(Saved entries)
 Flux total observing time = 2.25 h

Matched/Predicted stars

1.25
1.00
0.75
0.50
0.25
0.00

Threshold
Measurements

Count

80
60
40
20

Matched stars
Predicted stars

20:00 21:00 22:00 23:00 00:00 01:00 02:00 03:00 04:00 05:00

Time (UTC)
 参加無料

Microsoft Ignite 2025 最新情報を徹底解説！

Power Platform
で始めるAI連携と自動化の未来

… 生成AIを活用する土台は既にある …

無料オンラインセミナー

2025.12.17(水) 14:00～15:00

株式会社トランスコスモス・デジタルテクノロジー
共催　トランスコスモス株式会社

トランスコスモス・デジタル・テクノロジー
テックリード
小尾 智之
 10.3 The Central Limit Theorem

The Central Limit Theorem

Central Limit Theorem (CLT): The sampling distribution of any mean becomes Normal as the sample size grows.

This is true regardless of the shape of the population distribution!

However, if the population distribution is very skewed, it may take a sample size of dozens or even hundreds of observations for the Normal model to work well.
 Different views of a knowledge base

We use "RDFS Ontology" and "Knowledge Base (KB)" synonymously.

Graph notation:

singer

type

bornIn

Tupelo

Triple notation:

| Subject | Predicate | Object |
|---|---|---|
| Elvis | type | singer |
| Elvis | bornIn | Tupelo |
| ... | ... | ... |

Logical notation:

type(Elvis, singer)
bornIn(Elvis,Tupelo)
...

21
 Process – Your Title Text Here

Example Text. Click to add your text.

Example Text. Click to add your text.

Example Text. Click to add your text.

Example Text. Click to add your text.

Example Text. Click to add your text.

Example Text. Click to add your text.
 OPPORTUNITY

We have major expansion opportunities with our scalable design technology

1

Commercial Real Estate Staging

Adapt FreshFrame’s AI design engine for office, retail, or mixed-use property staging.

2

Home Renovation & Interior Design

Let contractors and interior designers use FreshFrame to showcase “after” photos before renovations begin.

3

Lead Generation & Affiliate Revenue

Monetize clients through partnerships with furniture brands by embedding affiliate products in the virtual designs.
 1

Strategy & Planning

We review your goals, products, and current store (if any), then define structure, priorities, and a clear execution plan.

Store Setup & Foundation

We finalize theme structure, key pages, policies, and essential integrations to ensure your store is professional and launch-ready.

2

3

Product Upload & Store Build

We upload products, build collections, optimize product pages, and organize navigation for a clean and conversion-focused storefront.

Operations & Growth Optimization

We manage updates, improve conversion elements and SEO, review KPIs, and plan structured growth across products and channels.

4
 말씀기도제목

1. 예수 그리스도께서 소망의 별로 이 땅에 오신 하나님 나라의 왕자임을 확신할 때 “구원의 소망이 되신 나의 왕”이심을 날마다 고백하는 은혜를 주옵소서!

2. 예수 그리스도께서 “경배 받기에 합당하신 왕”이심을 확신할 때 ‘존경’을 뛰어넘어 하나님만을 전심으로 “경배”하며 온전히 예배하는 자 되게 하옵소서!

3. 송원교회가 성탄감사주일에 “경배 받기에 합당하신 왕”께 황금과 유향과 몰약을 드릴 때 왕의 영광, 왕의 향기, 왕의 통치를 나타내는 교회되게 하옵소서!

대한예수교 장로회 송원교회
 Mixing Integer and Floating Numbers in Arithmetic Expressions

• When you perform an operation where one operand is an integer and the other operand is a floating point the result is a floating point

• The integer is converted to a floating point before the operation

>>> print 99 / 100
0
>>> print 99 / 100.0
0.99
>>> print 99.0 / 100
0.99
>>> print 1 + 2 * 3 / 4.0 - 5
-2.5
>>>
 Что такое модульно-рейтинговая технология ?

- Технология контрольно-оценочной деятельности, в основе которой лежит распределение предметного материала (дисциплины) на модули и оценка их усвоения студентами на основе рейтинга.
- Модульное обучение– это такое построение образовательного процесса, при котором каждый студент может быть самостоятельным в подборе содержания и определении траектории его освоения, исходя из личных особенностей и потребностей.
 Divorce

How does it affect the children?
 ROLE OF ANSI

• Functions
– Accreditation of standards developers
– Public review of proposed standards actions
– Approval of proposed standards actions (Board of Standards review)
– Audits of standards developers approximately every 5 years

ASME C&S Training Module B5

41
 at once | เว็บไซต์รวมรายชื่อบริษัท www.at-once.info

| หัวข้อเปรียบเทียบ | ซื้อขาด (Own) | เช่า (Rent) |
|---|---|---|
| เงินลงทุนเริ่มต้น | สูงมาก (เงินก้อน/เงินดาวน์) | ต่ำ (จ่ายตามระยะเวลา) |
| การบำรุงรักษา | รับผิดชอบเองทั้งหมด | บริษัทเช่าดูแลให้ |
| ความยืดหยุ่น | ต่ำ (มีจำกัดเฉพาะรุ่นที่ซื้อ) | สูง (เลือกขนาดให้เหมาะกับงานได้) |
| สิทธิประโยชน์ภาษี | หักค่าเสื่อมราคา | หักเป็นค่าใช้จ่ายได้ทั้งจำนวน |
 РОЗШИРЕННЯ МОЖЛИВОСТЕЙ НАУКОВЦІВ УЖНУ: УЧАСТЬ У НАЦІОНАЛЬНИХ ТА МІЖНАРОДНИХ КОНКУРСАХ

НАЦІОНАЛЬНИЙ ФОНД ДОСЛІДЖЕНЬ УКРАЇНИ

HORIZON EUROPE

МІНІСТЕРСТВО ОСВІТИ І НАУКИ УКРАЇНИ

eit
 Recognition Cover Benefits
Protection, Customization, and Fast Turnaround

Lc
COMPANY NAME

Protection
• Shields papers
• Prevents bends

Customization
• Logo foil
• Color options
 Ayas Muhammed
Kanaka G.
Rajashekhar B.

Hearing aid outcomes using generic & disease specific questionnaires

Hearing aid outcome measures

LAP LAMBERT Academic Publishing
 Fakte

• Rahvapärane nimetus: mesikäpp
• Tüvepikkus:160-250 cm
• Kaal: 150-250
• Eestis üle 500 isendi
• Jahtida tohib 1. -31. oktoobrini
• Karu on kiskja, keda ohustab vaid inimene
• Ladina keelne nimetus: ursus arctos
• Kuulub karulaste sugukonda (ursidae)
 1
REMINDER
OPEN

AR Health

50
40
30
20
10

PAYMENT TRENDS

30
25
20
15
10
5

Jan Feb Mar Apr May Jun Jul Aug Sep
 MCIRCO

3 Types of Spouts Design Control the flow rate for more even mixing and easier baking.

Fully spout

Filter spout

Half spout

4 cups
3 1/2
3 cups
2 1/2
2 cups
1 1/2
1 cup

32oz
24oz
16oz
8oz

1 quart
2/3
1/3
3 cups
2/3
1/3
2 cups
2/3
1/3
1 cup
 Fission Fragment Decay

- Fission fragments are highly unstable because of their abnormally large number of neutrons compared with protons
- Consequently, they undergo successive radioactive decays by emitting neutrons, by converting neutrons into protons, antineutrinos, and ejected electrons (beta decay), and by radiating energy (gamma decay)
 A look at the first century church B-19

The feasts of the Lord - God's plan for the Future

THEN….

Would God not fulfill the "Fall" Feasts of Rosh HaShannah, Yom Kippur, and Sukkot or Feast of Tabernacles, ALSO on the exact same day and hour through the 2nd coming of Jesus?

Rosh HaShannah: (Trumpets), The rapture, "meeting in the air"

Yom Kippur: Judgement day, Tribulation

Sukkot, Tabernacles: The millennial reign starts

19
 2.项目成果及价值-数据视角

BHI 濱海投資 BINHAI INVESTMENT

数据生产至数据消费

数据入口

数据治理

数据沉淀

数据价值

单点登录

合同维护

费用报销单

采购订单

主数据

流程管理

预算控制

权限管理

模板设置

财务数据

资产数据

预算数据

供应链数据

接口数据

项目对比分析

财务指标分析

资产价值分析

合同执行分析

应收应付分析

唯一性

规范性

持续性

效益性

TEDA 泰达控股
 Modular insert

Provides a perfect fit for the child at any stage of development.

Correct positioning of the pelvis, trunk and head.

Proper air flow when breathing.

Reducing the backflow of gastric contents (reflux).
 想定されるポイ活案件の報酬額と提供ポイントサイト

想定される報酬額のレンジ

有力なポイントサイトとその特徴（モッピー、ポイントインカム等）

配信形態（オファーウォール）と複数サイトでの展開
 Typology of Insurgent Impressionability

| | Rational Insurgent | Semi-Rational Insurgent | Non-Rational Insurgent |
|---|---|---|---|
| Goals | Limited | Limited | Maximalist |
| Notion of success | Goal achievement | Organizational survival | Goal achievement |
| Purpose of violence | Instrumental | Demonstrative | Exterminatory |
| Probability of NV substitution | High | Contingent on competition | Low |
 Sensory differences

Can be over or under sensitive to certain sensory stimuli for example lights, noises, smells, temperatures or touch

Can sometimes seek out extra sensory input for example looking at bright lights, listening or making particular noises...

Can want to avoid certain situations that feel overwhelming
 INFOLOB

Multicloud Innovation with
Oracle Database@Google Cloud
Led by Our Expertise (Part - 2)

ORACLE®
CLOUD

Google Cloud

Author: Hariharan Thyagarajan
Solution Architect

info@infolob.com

Task to carry out:
The answer must consist of every line from the data that holds the string "lights".

Answer section:
Can be over or under sensitive to certain sensory stimuli for example lights, noises, smells, temperatures or touch
Can sometimes seek out extra sensory input for example looking at bright lights, listening or making particular noises...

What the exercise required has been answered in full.